§ Task
Reproduce every one of the entries below word for word, keeping each line unchanged.

## start

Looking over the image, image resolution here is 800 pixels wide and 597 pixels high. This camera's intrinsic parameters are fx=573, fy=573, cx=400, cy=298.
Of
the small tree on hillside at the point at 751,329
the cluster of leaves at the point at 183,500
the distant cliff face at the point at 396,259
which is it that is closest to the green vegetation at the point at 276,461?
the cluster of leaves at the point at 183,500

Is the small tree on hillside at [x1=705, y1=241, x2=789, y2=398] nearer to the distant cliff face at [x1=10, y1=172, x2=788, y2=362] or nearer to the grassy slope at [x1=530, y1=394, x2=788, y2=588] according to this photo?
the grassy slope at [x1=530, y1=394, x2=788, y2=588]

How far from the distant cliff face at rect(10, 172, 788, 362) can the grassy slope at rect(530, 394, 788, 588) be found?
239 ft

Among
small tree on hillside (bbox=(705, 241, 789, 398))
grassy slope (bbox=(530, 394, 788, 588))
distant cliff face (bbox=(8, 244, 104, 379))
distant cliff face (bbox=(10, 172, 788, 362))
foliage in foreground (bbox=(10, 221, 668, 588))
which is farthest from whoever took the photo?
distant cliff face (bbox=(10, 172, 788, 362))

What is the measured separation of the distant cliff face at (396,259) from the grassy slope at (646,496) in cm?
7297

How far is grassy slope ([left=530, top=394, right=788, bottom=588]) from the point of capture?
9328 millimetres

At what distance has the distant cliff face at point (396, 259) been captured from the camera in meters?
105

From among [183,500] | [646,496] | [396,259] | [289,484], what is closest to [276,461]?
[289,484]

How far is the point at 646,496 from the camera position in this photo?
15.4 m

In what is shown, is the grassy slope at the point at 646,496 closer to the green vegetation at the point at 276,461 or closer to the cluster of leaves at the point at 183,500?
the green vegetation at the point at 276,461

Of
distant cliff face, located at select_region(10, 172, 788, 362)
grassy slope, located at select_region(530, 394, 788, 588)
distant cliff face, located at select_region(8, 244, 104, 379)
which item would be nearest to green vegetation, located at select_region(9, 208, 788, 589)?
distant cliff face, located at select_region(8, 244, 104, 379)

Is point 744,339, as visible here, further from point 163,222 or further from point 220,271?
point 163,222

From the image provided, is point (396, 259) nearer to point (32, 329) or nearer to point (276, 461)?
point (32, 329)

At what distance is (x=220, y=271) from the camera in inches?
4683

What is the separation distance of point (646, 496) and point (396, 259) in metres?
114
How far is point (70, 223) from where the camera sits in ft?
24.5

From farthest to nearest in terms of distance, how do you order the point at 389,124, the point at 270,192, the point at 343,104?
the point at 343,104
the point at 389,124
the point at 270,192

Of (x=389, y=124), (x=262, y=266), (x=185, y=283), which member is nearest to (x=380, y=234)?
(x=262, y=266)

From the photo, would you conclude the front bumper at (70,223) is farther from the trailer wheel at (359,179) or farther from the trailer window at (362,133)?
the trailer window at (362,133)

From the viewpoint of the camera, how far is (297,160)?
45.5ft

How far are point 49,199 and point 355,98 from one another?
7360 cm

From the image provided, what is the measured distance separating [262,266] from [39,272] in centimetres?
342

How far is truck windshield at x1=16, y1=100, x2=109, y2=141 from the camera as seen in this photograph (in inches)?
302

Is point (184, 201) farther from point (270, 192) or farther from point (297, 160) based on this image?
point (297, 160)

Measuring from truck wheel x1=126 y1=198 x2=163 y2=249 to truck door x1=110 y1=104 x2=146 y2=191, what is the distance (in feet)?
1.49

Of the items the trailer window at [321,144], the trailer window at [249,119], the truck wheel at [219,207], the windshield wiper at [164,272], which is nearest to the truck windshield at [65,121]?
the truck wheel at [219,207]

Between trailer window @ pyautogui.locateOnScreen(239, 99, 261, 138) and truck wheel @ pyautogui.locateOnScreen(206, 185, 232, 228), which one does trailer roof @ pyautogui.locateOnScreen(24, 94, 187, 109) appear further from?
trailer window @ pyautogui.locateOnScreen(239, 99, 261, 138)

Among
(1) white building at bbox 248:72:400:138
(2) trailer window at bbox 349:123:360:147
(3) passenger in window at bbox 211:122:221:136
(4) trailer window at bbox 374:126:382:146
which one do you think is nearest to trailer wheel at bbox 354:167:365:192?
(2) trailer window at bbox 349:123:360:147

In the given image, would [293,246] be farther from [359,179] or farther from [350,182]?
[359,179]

## end

§ Task answer
Looking over the image, image resolution here is 800 pixels wide and 597 pixels high. This camera's intrinsic parameters are fx=573, fy=573, cx=400, cy=298.
Of
the small tree on hillside at the point at 751,329
the cluster of leaves at the point at 183,500
the distant cliff face at the point at 396,259
which is it that is closest to the green vegetation at the point at 276,461?
the cluster of leaves at the point at 183,500

Is the small tree on hillside at [x1=705, y1=241, x2=789, y2=398] nearer to the distant cliff face at [x1=10, y1=172, x2=788, y2=362] or nearer to the grassy slope at [x1=530, y1=394, x2=788, y2=588] according to this photo?
the grassy slope at [x1=530, y1=394, x2=788, y2=588]

How far from the distant cliff face at rect(10, 172, 788, 362) can the grassy slope at rect(530, 394, 788, 588) be found?
239 ft

Among
small tree on hillside (bbox=(705, 241, 789, 398))
grassy slope (bbox=(530, 394, 788, 588))
distant cliff face (bbox=(8, 244, 104, 379))
distant cliff face (bbox=(10, 172, 788, 362))
foliage in foreground (bbox=(10, 221, 668, 588))
which is farthest from whoever took the photo?
distant cliff face (bbox=(10, 172, 788, 362))

What is the measured separation of the distant cliff face at (396,259) from the grassy slope at (646,496) in cm?
7297

How far is grassy slope ([left=530, top=394, right=788, bottom=588]) from the point of capture?
9328 millimetres

At what distance has the distant cliff face at point (396, 259) been captured from the camera in meters?
105

From among [183,500] | [646,496] | [396,259] | [289,484], what is closest to [276,461]?
[289,484]

How far is the point at 646,496 from the camera position in this photo?
15.4 m

In what is shown, is the grassy slope at the point at 646,496 closer to the green vegetation at the point at 276,461 or closer to the cluster of leaves at the point at 183,500?
the green vegetation at the point at 276,461

Of
distant cliff face, located at select_region(10, 172, 788, 362)
grassy slope, located at select_region(530, 394, 788, 588)
distant cliff face, located at select_region(8, 244, 104, 379)
which item would be nearest to green vegetation, located at select_region(9, 208, 788, 589)?
distant cliff face, located at select_region(8, 244, 104, 379)

Is point 744,339, as visible here, further from point 163,222 or further from point 220,271?
point 163,222

From the image provided, is point (396, 259) nearer to point (32, 329) or nearer to point (276, 461)?
point (32, 329)

At what distance is (x=220, y=271) from the camera in inches?
4683

What is the separation distance of point (646, 496) and point (396, 259) in metres?
114
How far is point (70, 223) from where the camera sits in ft?
24.5

From farthest to nearest in terms of distance, how do you order the point at 389,124, the point at 270,192, the point at 343,104?
the point at 343,104
the point at 389,124
the point at 270,192

Of (x=389, y=124), (x=262, y=266), (x=185, y=283), which member is nearest to (x=380, y=234)?
(x=262, y=266)

From the photo, would you conclude the front bumper at (70,223) is farther from the trailer wheel at (359,179) or farther from the trailer window at (362,133)?
the trailer window at (362,133)

From the viewpoint of the camera, how far is (297,160)?
45.5ft

How far are point 49,199 and point 355,98 from one another?
7360 cm

From the image provided, what is the measured distance separating [262,266] from [39,272] in centimetres?
342

How far is truck windshield at x1=16, y1=100, x2=109, y2=141 from the camera as seen in this photograph (in inches)?
302

Is point (184, 201) farther from point (270, 192) or farther from point (297, 160) based on this image?
point (297, 160)

Measuring from truck wheel x1=126 y1=198 x2=163 y2=249 to truck door x1=110 y1=104 x2=146 y2=191, what is the distance (in feet)?
1.49

Of the items the trailer window at [321,144], the trailer window at [249,119], the truck wheel at [219,207], the windshield wiper at [164,272], which is nearest to the truck windshield at [65,121]?
the truck wheel at [219,207]

Between trailer window @ pyautogui.locateOnScreen(239, 99, 261, 138) and truck wheel @ pyautogui.locateOnScreen(206, 185, 232, 228), which one does trailer roof @ pyautogui.locateOnScreen(24, 94, 187, 109) appear further from?
trailer window @ pyautogui.locateOnScreen(239, 99, 261, 138)

Among
(1) white building at bbox 248:72:400:138
(2) trailer window at bbox 349:123:360:147
(3) passenger in window at bbox 211:122:221:136
(4) trailer window at bbox 374:126:382:146
which one do you think is nearest to trailer wheel at bbox 354:167:365:192?
(2) trailer window at bbox 349:123:360:147

In the given image, would [293,246] be farther from [359,179] or farther from [350,182]?
[359,179]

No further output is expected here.